Sem a mãe, ela decidiu sair dali e procurar um emprego onde pudesse ganhar dinheiro e, quem sabe, voltar a estudar. Como era menor de idade, ela pediu a uma família para quem trabalhava como doméstica assinar um termo de responsabilidade.

Os patrões concordaram, mas deixaram bem claro que ela não era filha deles, que não tinha direito a nada naquela casa e ainda por cima parou de receber o salário, mesmo tendo recebido muito mais trabalho.
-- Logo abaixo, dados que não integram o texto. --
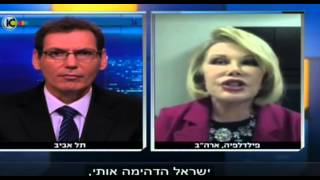 Joan Rivers Epic Interview for Channel 10 Israel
Clarice cozinhava, lavava, passava, cuidava dos três filhos do casal e não recebia nem um centavo por isso, como se o termo de compromisso que eles assinaram fosse o suficiente. Os anos se passaram e ela começou a sentir vergonha de frequentar a escola, principalmente porque já tinha 19 anos e ainda estava frequentando o ensino fundamental.

Ela parou de trabalhar com aquela família e arrumou emprego em outro lugar, mudou-se de cidade e conheceu uma funcionária na Universidade Federal, que a incentivava diariamente a estudar e fazer o vestibular. Aos 25 anos, depois de se dedicar aos estudos com um pouco mais de tempo, Clarice foi aprovada nas universidades Estadual e Federal, em dois cursos, Biblioteconomia e Letras.

Ainda trabalhando como doméstica, seu início na faculdade foi difícil. Trabalhava até as 17h para só então correr e chegar às 18h30 à aula. Ficava ali até 22h30, voltava para casa e no dia seguinte precisava servir o café da manhã às 6h para a família dos patrões.

No fim do curso, Clarice conheceu uma outra família que pagava muito bem para que ela trabalhasse como babá de sexta à tarde até segunda de manhã, e foi isso que fez com que conseguisse estudar.

Sete anos depois de começar o curso, conseguiu se formar e começou um mestrado em literatura. Virou assistente pessoal do patrão, um cargo de confiança, que exigia que pagasse contas, fizesse compras, tendo acesso às senhas de banco e cartões. Mesmo sendo ótimos e tendo ficado ali por cerca de 10 anos, não era nisso que gostaria de trabalhar.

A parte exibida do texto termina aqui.